§ **Te beoordelen tekst**:

• De bijna zestig onbekenden... hondenrassen zonder honden in Nederland (deel 2)
Leestijd
4 minuten
Tot nu toe gelezen

De bijna zestig onbekenden... hondenrassen zonder honden in Nederland (deel 2)

sam, 02/18/2017 - 16:57

Bijna 60 rassen van de in totaal nu geregistreerd 387 (volgens opgave van de Raad van Beheer) hebben in 11 jaar tijd geen enkele pup of importhond zien komen. Gaan we uit van een gemiddelde levensduur van inderdaad ongeveer 11 jaar, kunnen we concluderen dat er van deze zestig rassen dus geen enkele hond met stamboom in Nederland rondloopt. Bijna 20% van de rassen zullen we dus niet op straat of op een show -een enkele buitenlandse deelnemer daargelaten-  tegenkomen.

Vandaag kijken we opnieuw naar vijf van die "bijzondere" rassen. En onze eerste twee honden brengen ons ver de grens over, naar Taiwan en Japan, voor respectievelijk de Taiwan Dog en de Kai.

Taiwan dog

taiwan dog
Taiwan Dog

De Taiwan Dog, om mee te beginnen, valt in FCI groep 5, de Spitsen. Met een oude naam wordt het ras ook wel aangeduid als de Formosa Mountain Dog, en met zijn plaatsing in sectie 7 is het een jager. Volgens de literatuur is het een van de oudste hondenrassen ter wereld, zeker 10-20.000 jaar oud en heel lang volledig zuiver. Taiwan, als eiland, kende alleen dit ras. Het waren rond 160 de Nederlanders die de boel verpestten, zij brachten -als eerste kolonisten op Taiwan-  andere rassen mee die al gauw zich met deze hond vermengden. Toch was dat niet de voornaamste reden dat de Taiwan Dog bijna uitstierf, de eetgewoontes van de Chinezen die naar Taiwan kwamen waren vele malen destructiever. Inderdaad, de hond werd bijna volledig uitgeroeid door het eten van diezelfde hond.

§ **Aangeleverde rijen**:
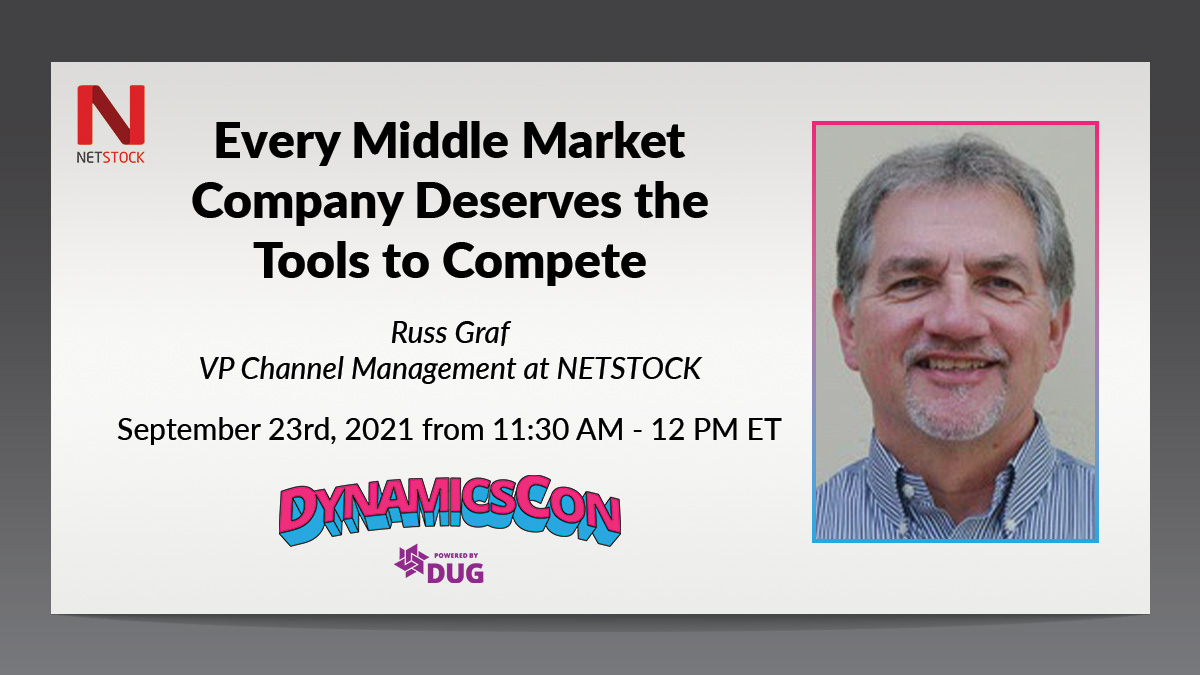 NETSTOCK

Every Middle Market Company Deserves the Tools to Compete

Russ Graf
VP Channel Management at NETSTOCK

September 23rd, 2021 from 11:30 AM - 12 PM ET

DYNAMICSCON

POWERED BY DUG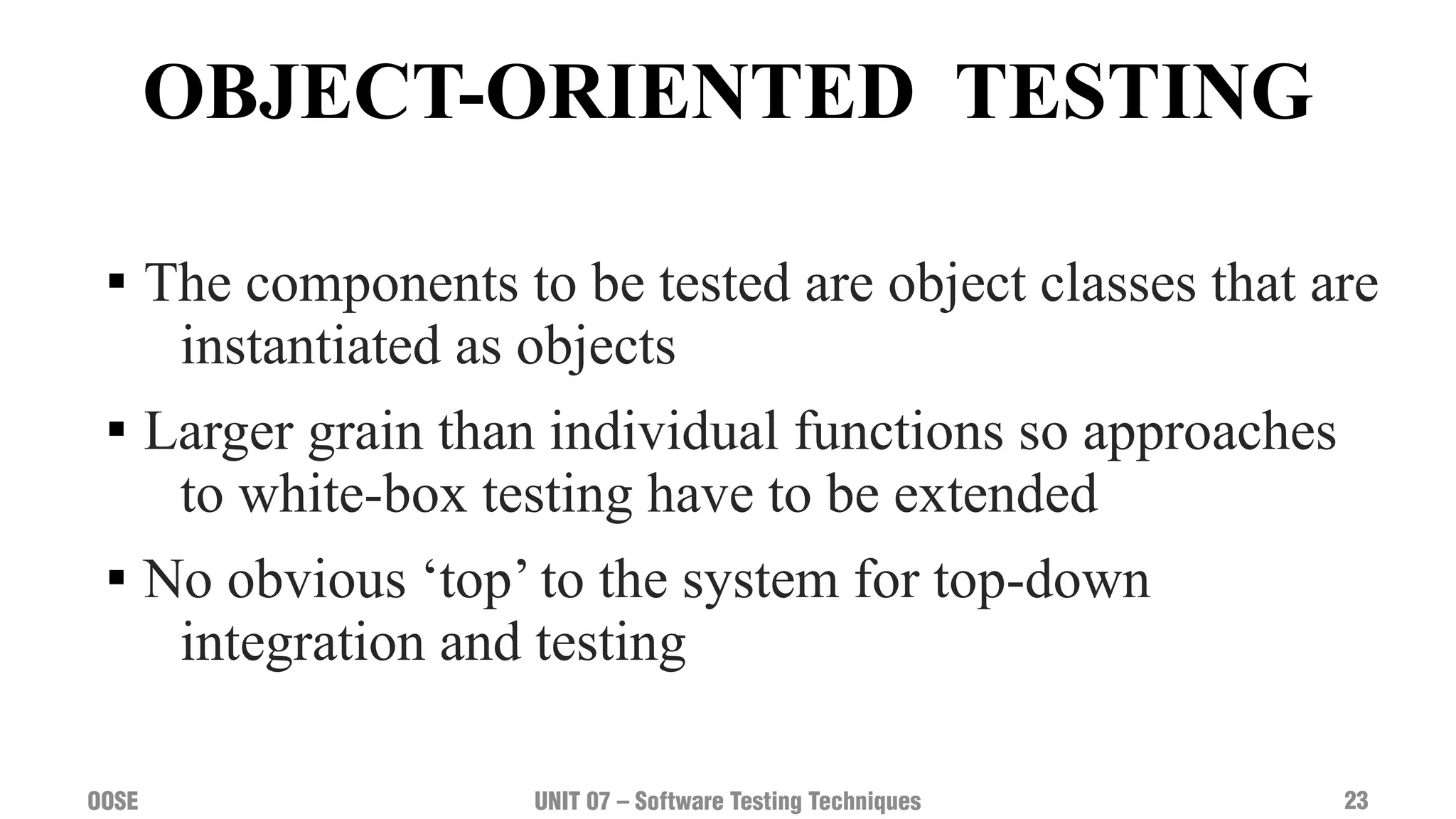 OBJECT-ORIENTED TESTING

▪ The components to be tested are object classes that are instantiated as objects

▪ Larger grain than individual functions so approaches to white-box testing have to be extended

▪ No obvious ‘top’ to the system for top-down integration and testing

OOSE

UNIT 07 – Software Testing Techniques

23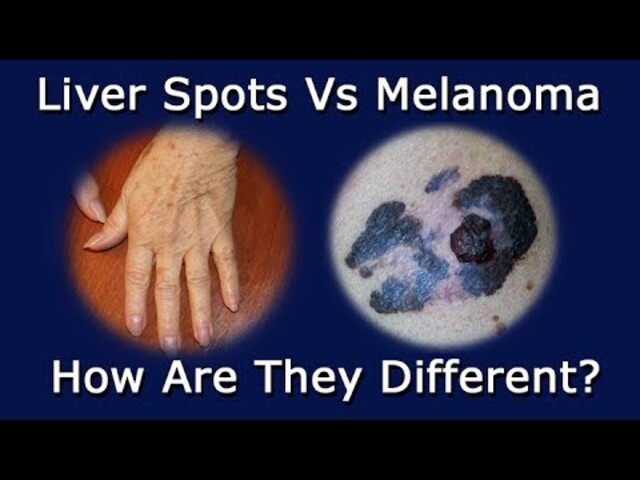 Liver Spots Vs Melanoma

How Are They Different?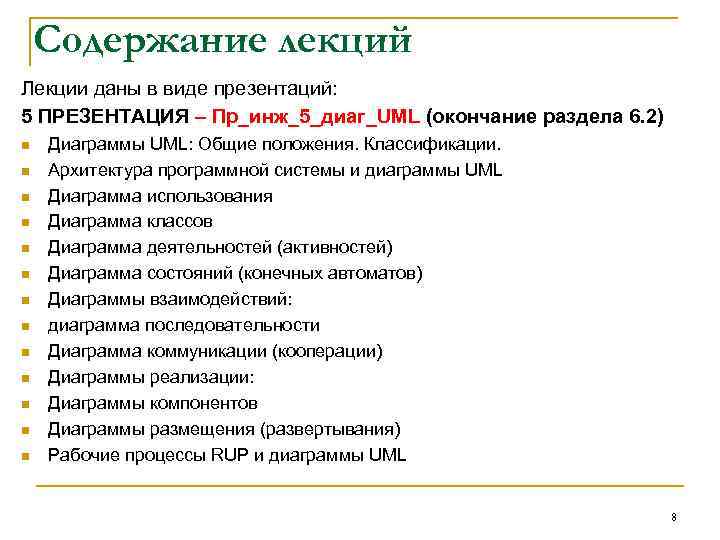 Содержание лекций

Лекции даны в виде презентаций:

5 ПРЕЗЕНТАЦИЯ – Пр_инж_5_диаг_UML (окончание раздела 6.2)

- Диаграммы UML: Общие положения. Классификации.
- Архитектура программной системы и диаграммы UML
- Диаграмма использования
- Диаграмма классов
- Диаграмма деятельностей (активностей)
- Диаграмма состояний (конечных автоматов)
- Диаграммы взаимодействий:
- диаграмма последовательности
- Диаграмма коммуникации (кооперации)
- Диаграммы реализации:
- Диаграммы компонентов
- Диаграммы размещения (развертывания)
- Рабочие процессы RUP и диаграммы UML

8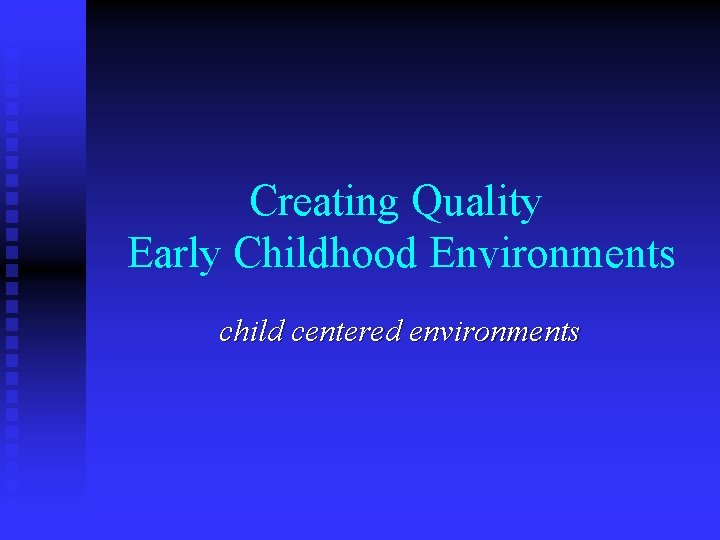 Creating Quality
Early Childhood Environments

child centered environments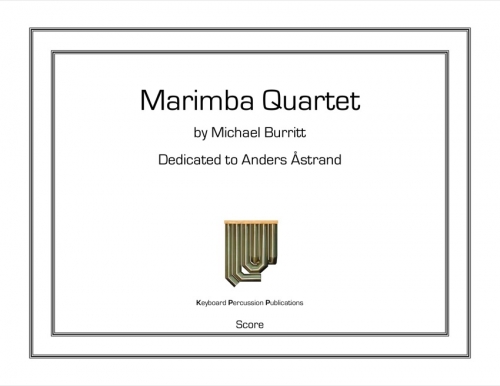 Marimba Quartet

by Michael Burritt

Dedicated to Anders Åstrand

Keyboard Percussion Publications

Score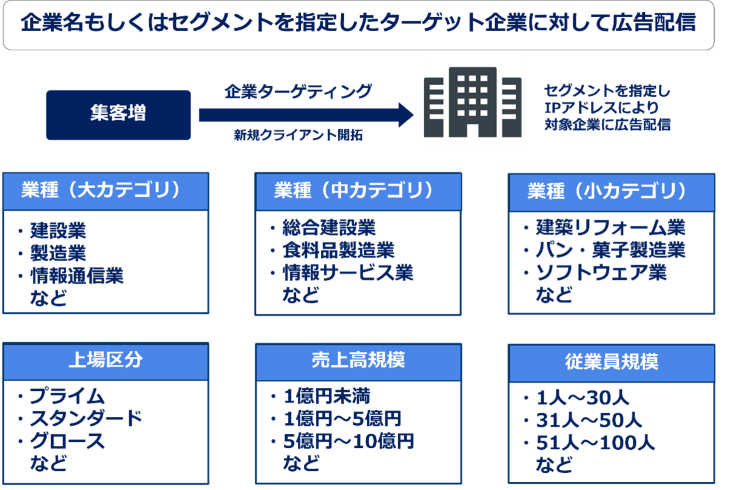 企業名もしくはセグメントを指定したターゲット企業に対して広告配信

集客増

企業ターゲティング

新規クライアント開拓

セグメントを指定し
IPアドレスにより
対象企業に広告配信

業種（大カテゴリ）

・建設業
・製造業
・情報通信業
など

業種（中カテゴリ）

・総合建設業
・食料品製造業
・情報サービス業
など

業種（小カテゴリ）

・建築リフォーム業
・パン・菓子製造業
・ソフトウェア業
など

上場区分

・プライム
・スタンダード
・グロース
など

売上高規模

・1億円未満
・1億円～5億円
・5億円～10億円
など

従業員規模

・1人～30人
・31人～50人
・51人～100人
など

§ **Opdrachten**:
1. Geef bij elke bewering hieronder aan of die klopt met de tekst over hondenrassen, met ja of nee en de beslissende woorden uit die tekst letterlijk aangehaald. (a) De Taiwan Dog valt in FCI groep 5. (b) Volgens de Raad van Beheer zijn er in totaal 387 rassen geregistreerd. (c) De komst van andere rassen was de voornaamste reden dat de Taiwan Dog bijna uitstierf.
2. Schrijf de tekst over hondenrassen verder vanaf de laatste zin.
De rijen staan los van de tekst over hondenrassen.

§ **Antwoorden per opdracht**:
1.
(a) Ja: „De Taiwan Dog, om mee te beginnen, valt in FCI groep 5, de Spitsen.”
(b) Ja: „in totaal nu geregistreerd 387 (volgens opgave van de Raad van Beheer)”
(c) Nee: „Toch was dat niet de voornaamste reden dat de Taiwan Dog bijna uitstierf”

2.
In de jaren 70 werd deze stevige, kortharige (1-3cm) hond gered door de inspanningen van Dr. Sung Yung, die ver in de Taiwanese bergen een vrijwel zuivere populatie van 160 honden vond. Daar is mee doorgefokt, maar -hoe vaak gebeurt het niet binnen de kynologie-  er is strijd tussen de groep van (de zoon van) Sung Yung die het ras 100% zuiver wil houden, en een groep die door middel van gecontroleerde kruisingen (outcross) het ras van te veel inbreeding wil redden. De FCI erkent het ras pas sinds 2015. In de standaard wordt de hond omschreven als " Medium-sized dog with triangular head, almond shaped eyes, thin pricked ears and a sickle tail. Dry,sinewy and well balanced." Een pittig karakter hoort bij het ras, als bewezen afstammeling van de Zuid Aziatische Jachthonden.  Zijn maten: Mannelijk: 14–18 kg, Vrouwelijk: 12–16 kg, 43 (teven) tot 52cm hoog (laatste voor reuen). en in de kleuren Zwart, Fawn & White, Wit, Lichtbruin, Brindle, Zwart-wit.

Kai

Kai
Kai

En dan een eiland verder, Japan. De Kai. Opnieuw een hond uit groep 5, alleen nu sectie 5, de Aziatische spitsen. En opnieuw een "oudste" ras, want hij staat bekend als het oudste Japanse ras, dus ouder dan de Akita of Shiba. Neem een kleine hond met een donkere vacht, puntige oren en een pluizige staart, en je hebt een Kai. Niet alleen in Nederland, ook in hun thuisland zijn het zeer zeldzame honden. Wat deze honden uniek maakt, zijn de de tijger-achtige strepen die hun vacht sieren in verschillende tinten.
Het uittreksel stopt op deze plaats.